Concise Communication

Reducing the Rates of Indeterminate Results of the QuantiFERON‐TB Gold In‐Tube Test During Routine Preemployment Screening for Latent Tuberculosis Infection Among Healthcare Personnel

Cyndee Miranda, MD; Belinda Yen‐Lieberman, PhD; Paul Terpeluk, DO; J. Walton Tomford, MD; Steven Gordon, MD  

From the Department of Infectious Disease (C.M., J.W.T., S.G.), Departments of Clinical Pathology and Immunology (B.Y.‐L.), and Departments of Human Resources and General Internal Medicine (P.T.), Cleveland Clinic, Cleveland, Ohio.

Address reprint requests to Cyndee Miranda, MD, Department of Infectious Disease, Desk S‐32, 9500 Euclid Avenue, Cleveland, OH 44195 (mirandc@ccf.org).

We implemented the QuantiFERON‐TB Gold (QFT‐G) In‐Tube test to identify latent tuberculosis infection among potential employees prior to employment. The rates of indeterminate QFT‐G In‐Tube test results were higher than expected and prompted an investigation that led to successful interventions (eg, manual vortexing before incubation and the use of a modified in‐tube method). The tracking of indeterminate results is suggested as an important quality control measure.

Received August 5, 2008; accepted October 13, 2008; electronically published January 23, 2009.

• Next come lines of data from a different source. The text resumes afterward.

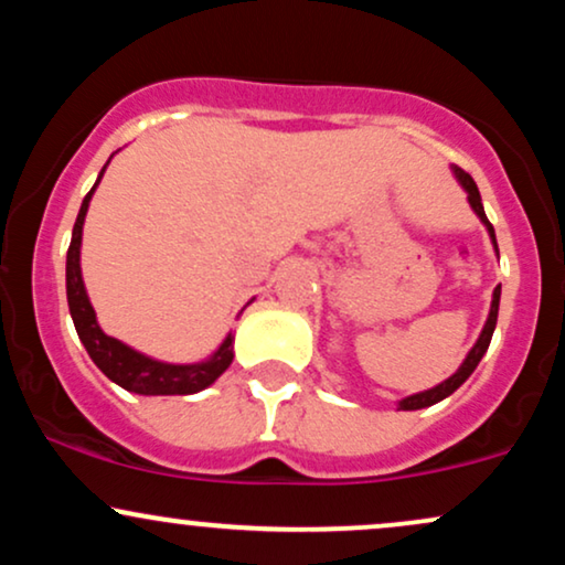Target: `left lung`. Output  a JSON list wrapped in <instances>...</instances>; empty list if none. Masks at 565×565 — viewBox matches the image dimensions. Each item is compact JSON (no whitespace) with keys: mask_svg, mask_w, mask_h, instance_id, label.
<instances>
[{"mask_svg":"<svg viewBox=\"0 0 565 565\" xmlns=\"http://www.w3.org/2000/svg\"><path fill=\"white\" fill-rule=\"evenodd\" d=\"M454 174H457V180H459V183H462L465 191H468V201H470V206H472V210H476V215L483 220V225H486V228H489V233H491V242H494V246H497L494 225H491V223H489V217H486V212H483V204H481V193H478V185H476V180H472L470 174L465 172V170H459V167H454ZM497 252H499V249H497ZM499 291H502V287H497V289H494V300H491L489 319H486V327H483V332H481V337H478V342H476V345H472V350H470V353H468V359H465V364L459 366L457 372H454L449 380H444V382H440V385L430 387V391H425V393H417V395H408V398L401 401L398 408H404V412H414V408H425V406H433V404H438V401H444L446 395H451L454 391H457L459 385H462L465 380L470 377L472 372H476L478 361L483 359V353H486V350H489L491 334H494V327H497V313H499Z\"/></svg>","mask_w":565,"mask_h":565,"instance_id":"obj_1","label":"left lung"}]
</instances>
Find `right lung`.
<instances>
[{"label": "right lung", "instance_id": "1", "mask_svg": "<svg viewBox=\"0 0 565 565\" xmlns=\"http://www.w3.org/2000/svg\"><path fill=\"white\" fill-rule=\"evenodd\" d=\"M106 172V167H103ZM100 172V178H103ZM97 178V183H100ZM95 183V185H97ZM87 193L82 201V210L76 215L74 233H71V246L66 255V295H68V310L71 319H74L76 334H79L82 345L87 348L89 359L95 361V366L106 374L108 380L116 382L119 387H125L129 393L140 395H191L204 391L215 382L233 361V337H225L223 345L217 348V353L212 359L201 361V364H161V361L148 359V355L138 353V350L127 348L125 342L114 340L97 327L95 310L87 300V291H84L82 281V268H79V246H82V225L84 215H87L89 199L95 193Z\"/></svg>", "mask_w": 565, "mask_h": 565}]
</instances>
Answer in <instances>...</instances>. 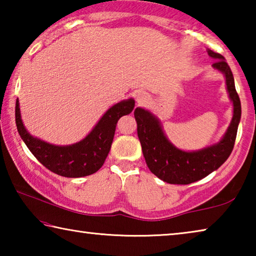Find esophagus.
Instances as JSON below:
<instances>
[{
	"mask_svg": "<svg viewBox=\"0 0 256 256\" xmlns=\"http://www.w3.org/2000/svg\"><path fill=\"white\" fill-rule=\"evenodd\" d=\"M134 98H136V104L138 106H144L146 104H148V102L150 100L149 94L144 92V90H138V92H136Z\"/></svg>",
	"mask_w": 256,
	"mask_h": 256,
	"instance_id": "1",
	"label": "esophagus"
}]
</instances>
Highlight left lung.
<instances>
[{"label": "left lung", "mask_w": 256, "mask_h": 256, "mask_svg": "<svg viewBox=\"0 0 256 256\" xmlns=\"http://www.w3.org/2000/svg\"><path fill=\"white\" fill-rule=\"evenodd\" d=\"M212 58L216 60L212 66L222 71L226 76L227 90L234 104V115L222 141L202 150L186 152L177 149L164 136L159 120L144 108L134 110L140 140L146 166L152 174L170 184H190L218 170L226 162L235 144L238 124L240 120V100L235 88L230 68L219 53L208 50Z\"/></svg>", "instance_id": "obj_1"}]
</instances>
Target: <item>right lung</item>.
<instances>
[{"instance_id": "obj_1", "label": "right lung", "mask_w": 256, "mask_h": 256, "mask_svg": "<svg viewBox=\"0 0 256 256\" xmlns=\"http://www.w3.org/2000/svg\"><path fill=\"white\" fill-rule=\"evenodd\" d=\"M133 99L120 102L104 114L96 126L84 140L72 146L50 144L30 136L20 116L19 102H16V124L28 149L47 170L64 177H84L92 175L100 168L110 150L116 124L124 115L133 110Z\"/></svg>"}]
</instances>
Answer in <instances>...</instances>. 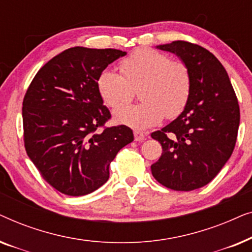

Screening healthcare personnel (HCP) for latent tuberculosis infection is an important strategy that has been recommended as part of a tuberculosis control program and a tuberculosis infection risk assessment for HCP; this strategy should provide an opportunity for promoting treatment for latent tuberculosis infection. In 2005, the US Food and Drug Administration approved the whole‐blood interferon (IFN)–γ release assays for the diagnosis of latent tuberculosis infection: the QuantiFERON‐TB Gold (QFT‐G) test and the QFT‐G In‐Tube test (Cellestis). On the basis of the Centers for Disease Control and Prevention guidelines, the QFT‐G test can be used in lieu of the tuberculin skin test (TST), for tuberculosis screening and control programs.1,2 The QFT‐G test detects IFN‐γ in whole blood released in response to Mycobacterium tuberculosis proteins not present in the bacille Calmette‐Guérin (BCG) strain or in most strains of nontuberculous mycobacteria (except Mycobacterium kansasii, Mycobacterium szulgai, and Mycobacterium marinum); thus, the test is highly specific for detecting M. tuberculosis.1 It has no potential for boosting with repeated tests, with results that can be available in 24 hours, and involves only a single visit for a blood draw.3 Although the TST has been widely used for years, it has well‐known limitations, including poor specificity for individuals with a history of BCG vaccination, errors in the placement of the tuberculosis protein under the skin, and reader bias.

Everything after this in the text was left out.